■ SUPPLIED RECORDS ■
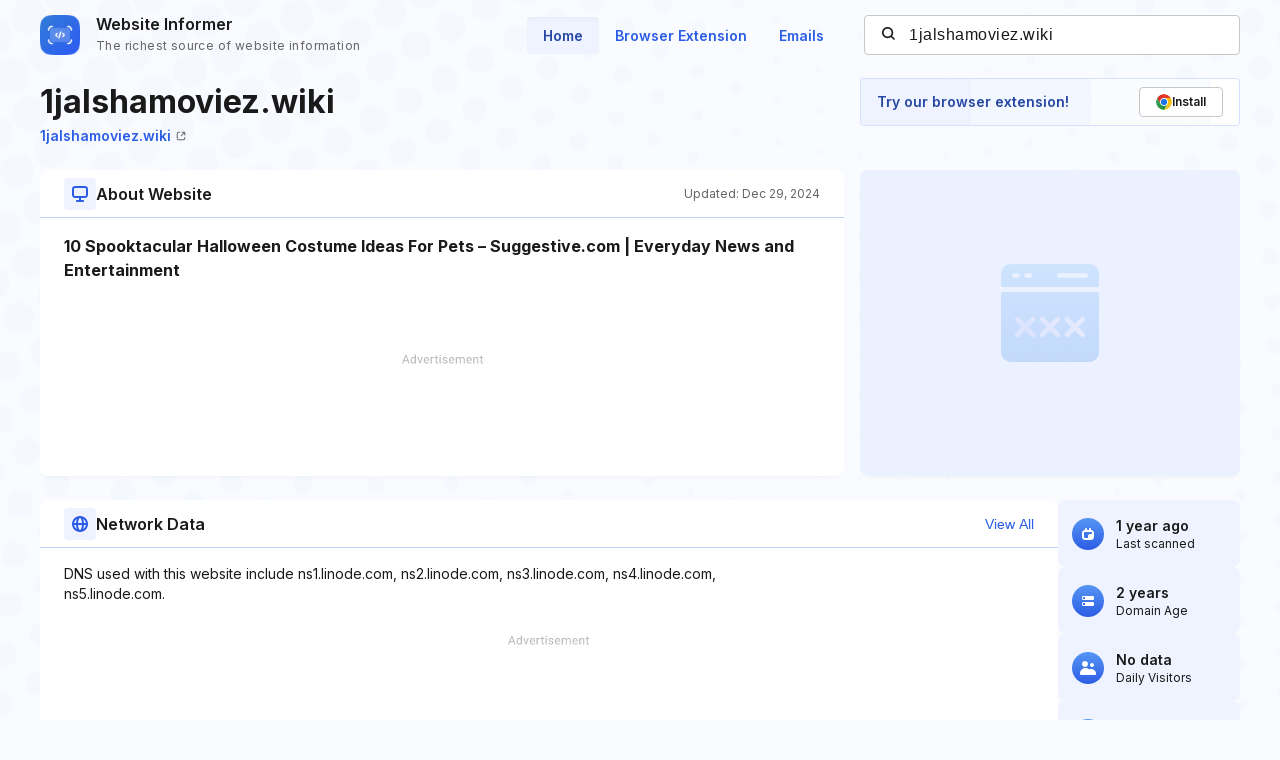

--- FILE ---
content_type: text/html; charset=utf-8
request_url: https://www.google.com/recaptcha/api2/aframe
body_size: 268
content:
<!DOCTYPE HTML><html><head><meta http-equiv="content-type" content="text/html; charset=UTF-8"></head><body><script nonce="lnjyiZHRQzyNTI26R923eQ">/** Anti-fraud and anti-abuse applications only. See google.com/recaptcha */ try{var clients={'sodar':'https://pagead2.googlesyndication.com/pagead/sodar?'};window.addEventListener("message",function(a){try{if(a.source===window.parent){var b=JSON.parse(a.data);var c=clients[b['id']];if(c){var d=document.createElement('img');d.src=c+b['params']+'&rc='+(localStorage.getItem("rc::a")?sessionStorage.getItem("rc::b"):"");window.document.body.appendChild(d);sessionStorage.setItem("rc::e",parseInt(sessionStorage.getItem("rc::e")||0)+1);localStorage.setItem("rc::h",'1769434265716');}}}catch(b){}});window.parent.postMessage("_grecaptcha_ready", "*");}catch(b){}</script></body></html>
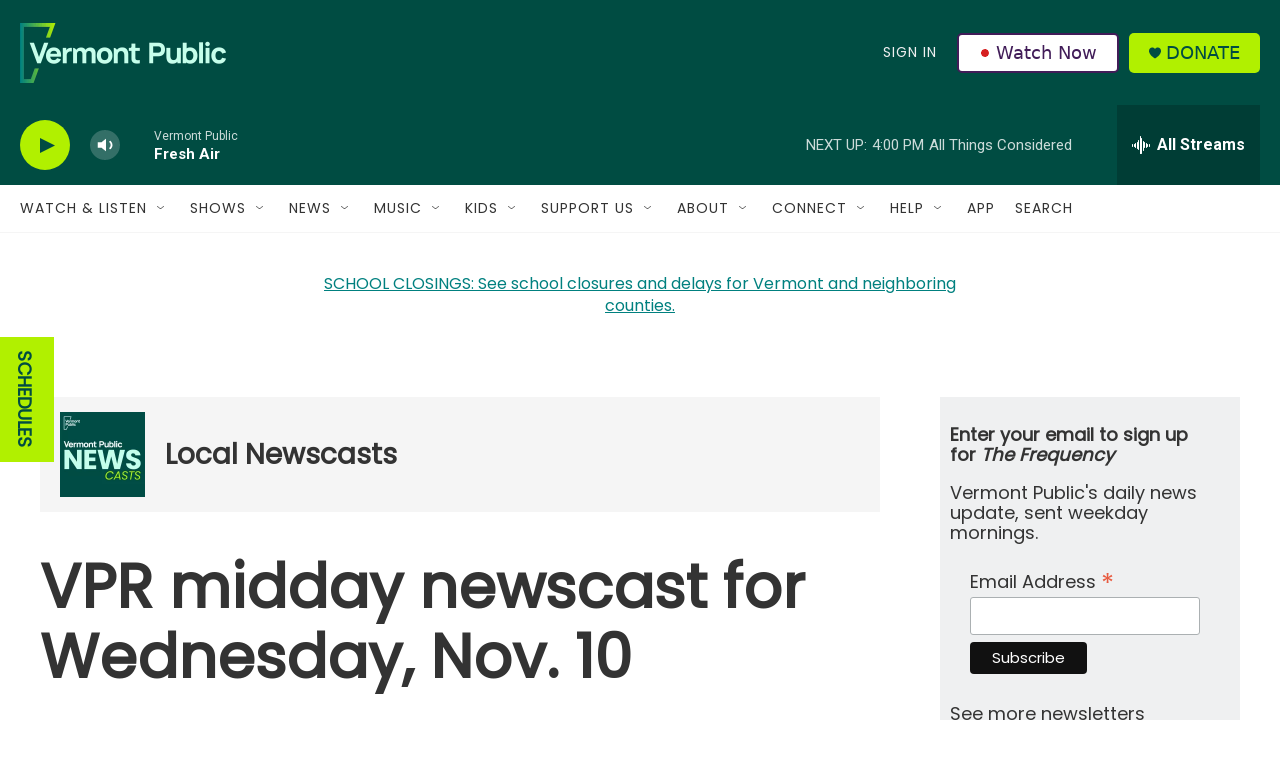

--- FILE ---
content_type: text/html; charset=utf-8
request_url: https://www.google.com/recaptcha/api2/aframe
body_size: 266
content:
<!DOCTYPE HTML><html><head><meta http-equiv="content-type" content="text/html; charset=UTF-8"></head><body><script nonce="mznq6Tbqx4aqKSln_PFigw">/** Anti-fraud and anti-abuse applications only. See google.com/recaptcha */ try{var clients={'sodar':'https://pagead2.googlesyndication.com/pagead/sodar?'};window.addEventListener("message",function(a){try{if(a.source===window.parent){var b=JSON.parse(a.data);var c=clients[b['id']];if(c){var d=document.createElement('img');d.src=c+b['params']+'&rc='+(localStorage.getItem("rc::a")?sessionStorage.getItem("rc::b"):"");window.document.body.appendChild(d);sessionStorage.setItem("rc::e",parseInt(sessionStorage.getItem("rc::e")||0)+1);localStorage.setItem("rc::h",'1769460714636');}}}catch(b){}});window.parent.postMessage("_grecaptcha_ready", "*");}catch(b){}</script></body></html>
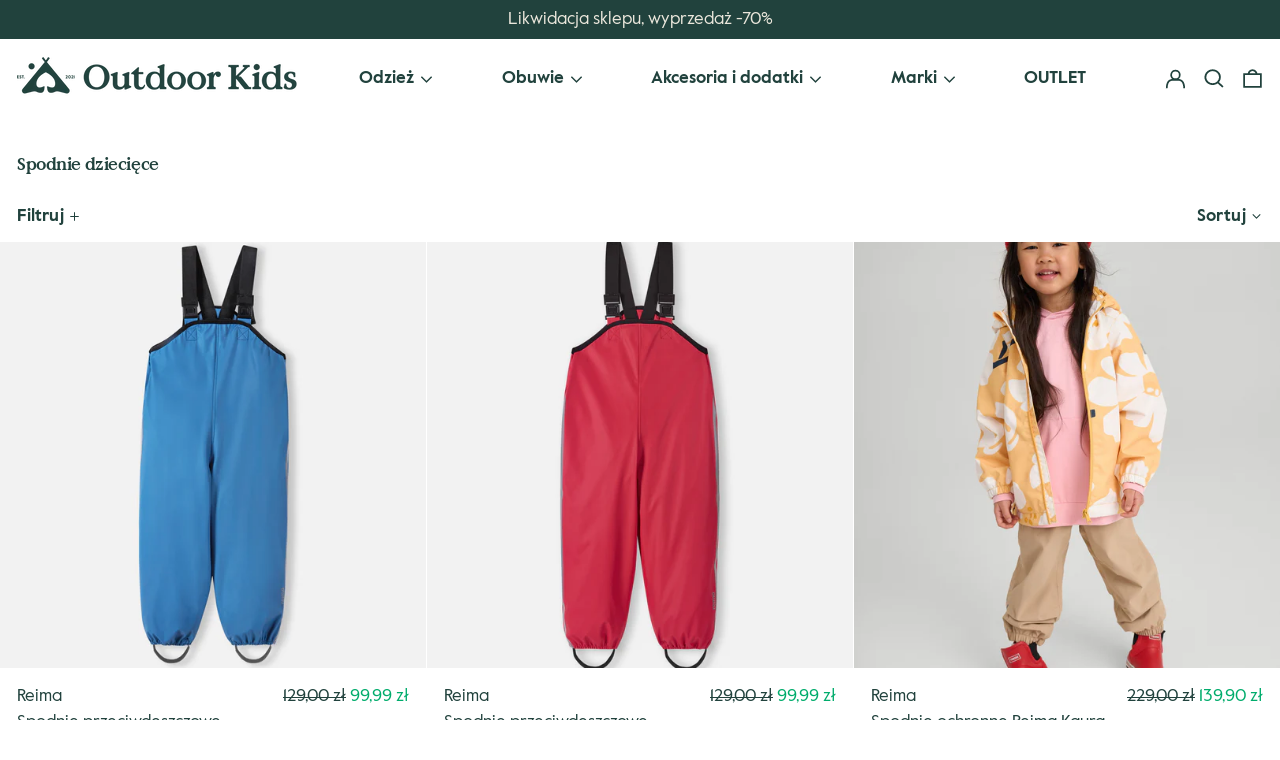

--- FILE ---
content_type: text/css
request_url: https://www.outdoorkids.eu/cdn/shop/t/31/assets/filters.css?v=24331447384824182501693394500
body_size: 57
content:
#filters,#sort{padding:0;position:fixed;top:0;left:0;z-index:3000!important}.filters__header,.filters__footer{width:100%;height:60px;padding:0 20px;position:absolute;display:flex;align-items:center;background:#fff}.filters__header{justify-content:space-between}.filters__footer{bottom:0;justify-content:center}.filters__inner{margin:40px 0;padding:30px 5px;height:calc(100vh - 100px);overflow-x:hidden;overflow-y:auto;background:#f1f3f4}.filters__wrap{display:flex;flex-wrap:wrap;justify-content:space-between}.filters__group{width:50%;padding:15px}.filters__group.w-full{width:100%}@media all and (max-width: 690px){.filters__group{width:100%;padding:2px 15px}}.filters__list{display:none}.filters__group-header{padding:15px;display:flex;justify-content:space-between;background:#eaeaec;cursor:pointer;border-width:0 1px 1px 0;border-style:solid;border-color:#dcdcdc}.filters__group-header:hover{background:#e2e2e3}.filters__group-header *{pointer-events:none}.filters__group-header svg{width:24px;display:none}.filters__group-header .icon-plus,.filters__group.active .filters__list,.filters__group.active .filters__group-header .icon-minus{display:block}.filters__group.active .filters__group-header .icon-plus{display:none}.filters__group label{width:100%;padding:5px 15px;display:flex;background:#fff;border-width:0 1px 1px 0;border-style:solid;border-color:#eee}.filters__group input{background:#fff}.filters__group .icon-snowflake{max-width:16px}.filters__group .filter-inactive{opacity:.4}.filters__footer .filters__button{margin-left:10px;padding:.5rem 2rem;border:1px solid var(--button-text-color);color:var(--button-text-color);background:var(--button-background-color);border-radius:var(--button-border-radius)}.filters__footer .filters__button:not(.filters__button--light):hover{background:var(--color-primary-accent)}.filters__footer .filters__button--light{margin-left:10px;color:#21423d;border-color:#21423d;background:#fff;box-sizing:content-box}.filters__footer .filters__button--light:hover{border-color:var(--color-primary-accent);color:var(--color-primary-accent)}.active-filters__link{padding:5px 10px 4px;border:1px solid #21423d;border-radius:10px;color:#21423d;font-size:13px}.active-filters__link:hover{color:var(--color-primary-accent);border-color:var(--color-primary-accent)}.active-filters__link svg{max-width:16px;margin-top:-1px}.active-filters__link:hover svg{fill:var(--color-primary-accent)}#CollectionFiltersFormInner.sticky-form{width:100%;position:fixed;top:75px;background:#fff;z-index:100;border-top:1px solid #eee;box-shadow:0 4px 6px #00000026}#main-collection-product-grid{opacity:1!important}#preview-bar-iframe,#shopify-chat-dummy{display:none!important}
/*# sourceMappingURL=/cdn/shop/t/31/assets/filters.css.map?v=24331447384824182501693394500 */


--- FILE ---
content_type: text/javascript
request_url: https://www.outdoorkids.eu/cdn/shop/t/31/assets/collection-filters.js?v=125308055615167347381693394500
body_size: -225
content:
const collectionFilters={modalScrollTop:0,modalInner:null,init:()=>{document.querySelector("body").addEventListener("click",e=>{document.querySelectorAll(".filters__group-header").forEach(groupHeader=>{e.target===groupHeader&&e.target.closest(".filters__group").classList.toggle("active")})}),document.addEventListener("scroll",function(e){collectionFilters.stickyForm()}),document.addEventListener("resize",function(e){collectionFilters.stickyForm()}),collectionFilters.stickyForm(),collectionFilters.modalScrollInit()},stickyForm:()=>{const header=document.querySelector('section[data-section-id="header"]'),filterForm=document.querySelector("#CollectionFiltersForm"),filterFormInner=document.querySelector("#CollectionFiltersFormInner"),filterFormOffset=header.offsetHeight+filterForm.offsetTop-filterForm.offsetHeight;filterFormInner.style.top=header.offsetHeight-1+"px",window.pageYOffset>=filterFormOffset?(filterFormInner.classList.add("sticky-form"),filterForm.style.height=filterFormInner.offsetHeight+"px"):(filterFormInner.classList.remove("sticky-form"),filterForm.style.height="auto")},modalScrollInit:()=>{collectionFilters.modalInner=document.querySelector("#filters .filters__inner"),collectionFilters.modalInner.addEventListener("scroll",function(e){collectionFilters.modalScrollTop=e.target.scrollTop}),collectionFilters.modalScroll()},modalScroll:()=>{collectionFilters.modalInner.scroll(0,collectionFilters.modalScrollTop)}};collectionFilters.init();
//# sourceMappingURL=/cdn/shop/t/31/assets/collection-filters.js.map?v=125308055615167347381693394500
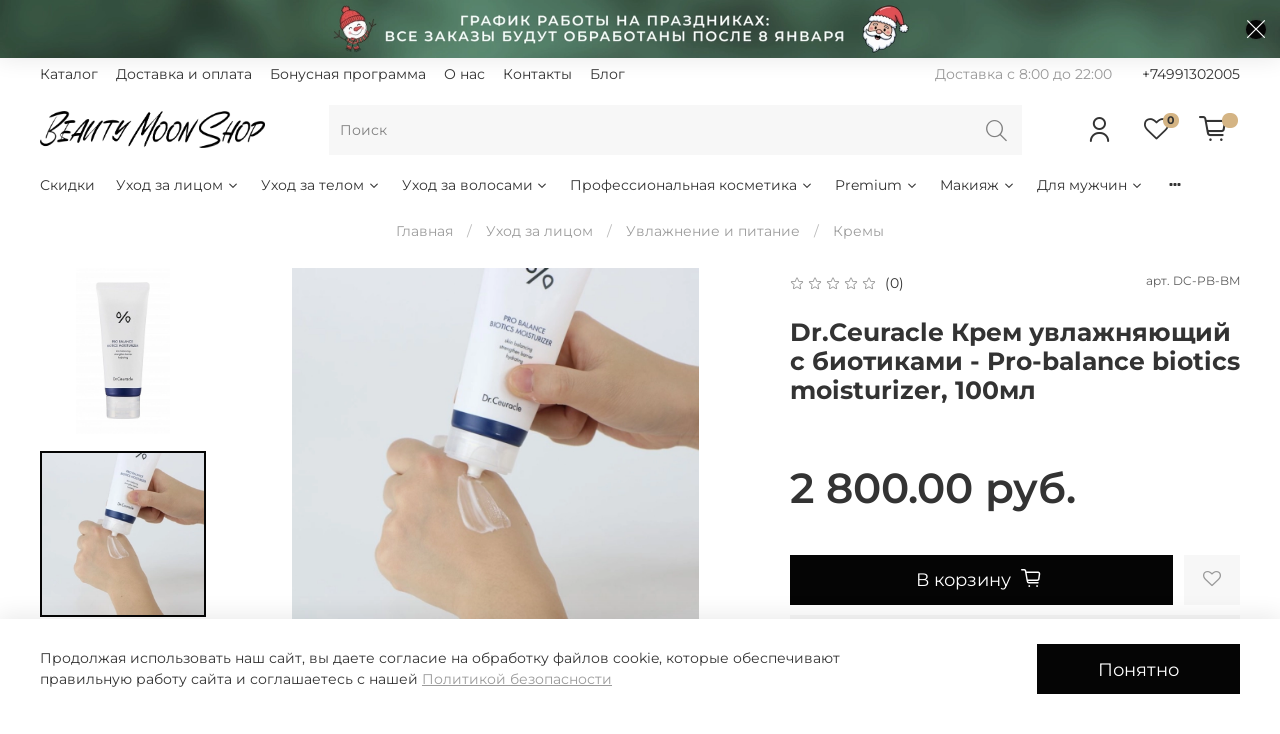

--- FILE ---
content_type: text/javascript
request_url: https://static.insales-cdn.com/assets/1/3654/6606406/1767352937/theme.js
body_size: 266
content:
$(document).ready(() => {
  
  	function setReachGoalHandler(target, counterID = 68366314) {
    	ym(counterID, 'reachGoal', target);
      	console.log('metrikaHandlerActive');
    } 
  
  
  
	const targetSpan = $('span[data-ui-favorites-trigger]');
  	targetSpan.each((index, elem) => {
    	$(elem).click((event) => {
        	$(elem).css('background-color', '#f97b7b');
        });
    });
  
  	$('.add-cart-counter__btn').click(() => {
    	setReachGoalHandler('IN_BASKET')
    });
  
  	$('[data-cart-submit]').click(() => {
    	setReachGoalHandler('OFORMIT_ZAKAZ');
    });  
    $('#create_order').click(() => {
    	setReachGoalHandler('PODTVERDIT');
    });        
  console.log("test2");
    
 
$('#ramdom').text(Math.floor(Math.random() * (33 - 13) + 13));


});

■ TASK DIRECTIONS ■
When a line in the material contains the string "sourceMappingURL", copy that line.

■ RESPONSE ■
/*# sourceMappingURL=/cdn/shop/t/31/assets/filters.css.map?v=24331447384824182501693394500 */
//# sourceMappingURL=/cdn/shop/t/31/assets/collection-filters.js.map?v=125308055615167347381693394500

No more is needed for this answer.